## GIVEN RECORDS
..............................
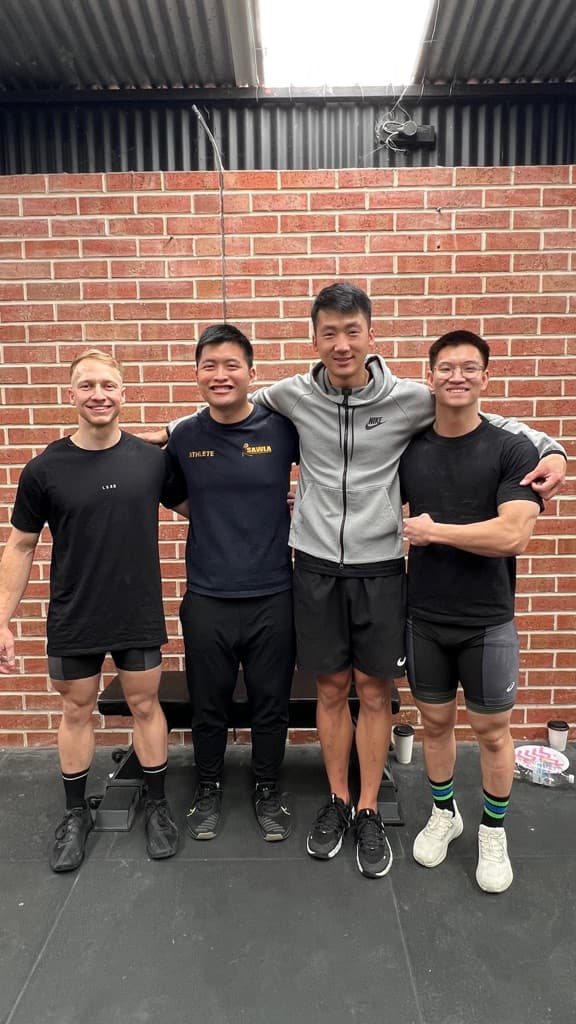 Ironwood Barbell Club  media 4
..............................
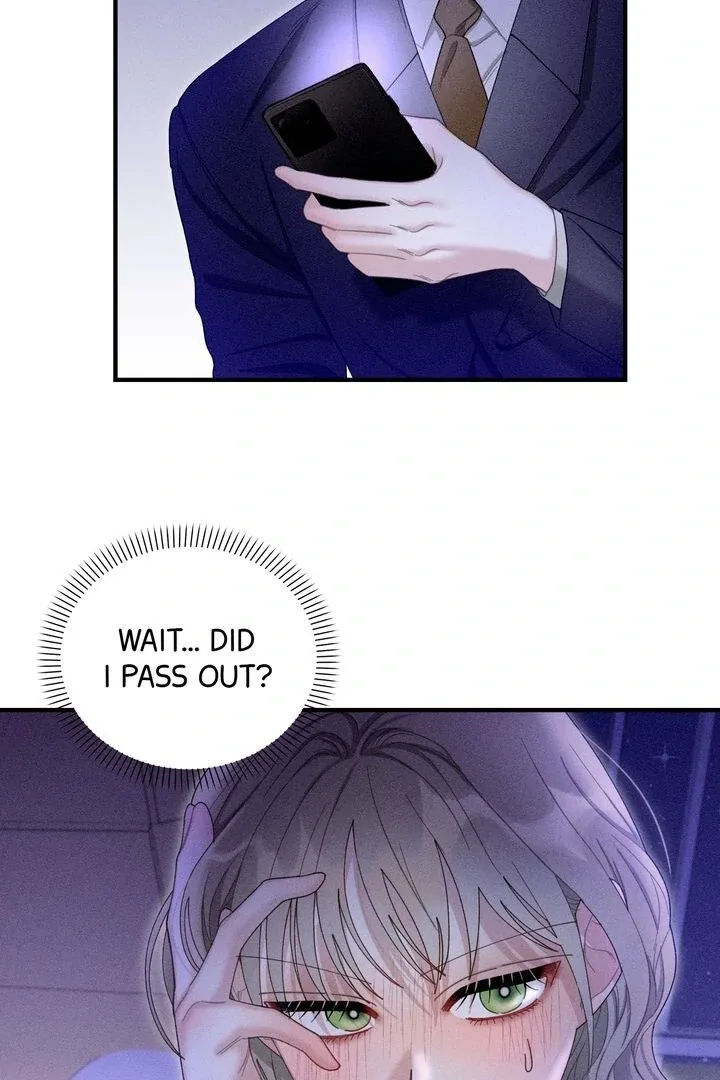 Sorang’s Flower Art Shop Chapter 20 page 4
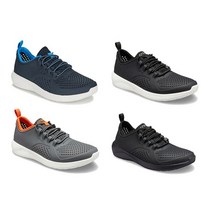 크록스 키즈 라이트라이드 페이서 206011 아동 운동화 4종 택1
..............................
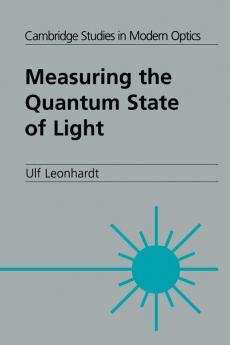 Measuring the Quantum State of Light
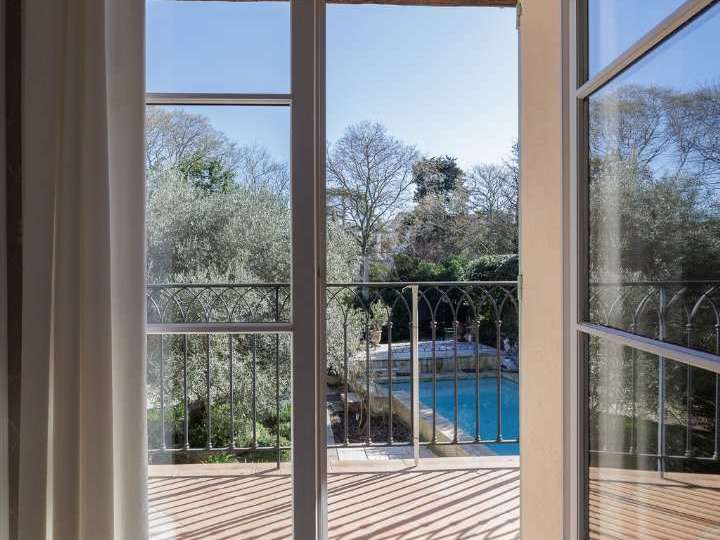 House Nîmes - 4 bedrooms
..............................
## PROBLEM REQUIREMENTS
Rewrite the part of the listing that opens with the line containing "Sorang’s Flower Art Shop Chapter 20 page 4" and closes with the line containing "크록스 키즈 라이트라이드 페이서 206011 아동 운동화 4종 택1", putting "Episode" in place of "Chapter" and keeping everything else the same. Give only the text of those lines, without the pictures.

## REPLY TO THE EXERCISE
 Sorang’s Flower Art Shop Episode 20 page 4
 크록스 키즈 라이트라이드 페이서 206011 아동 운동화 4종 택1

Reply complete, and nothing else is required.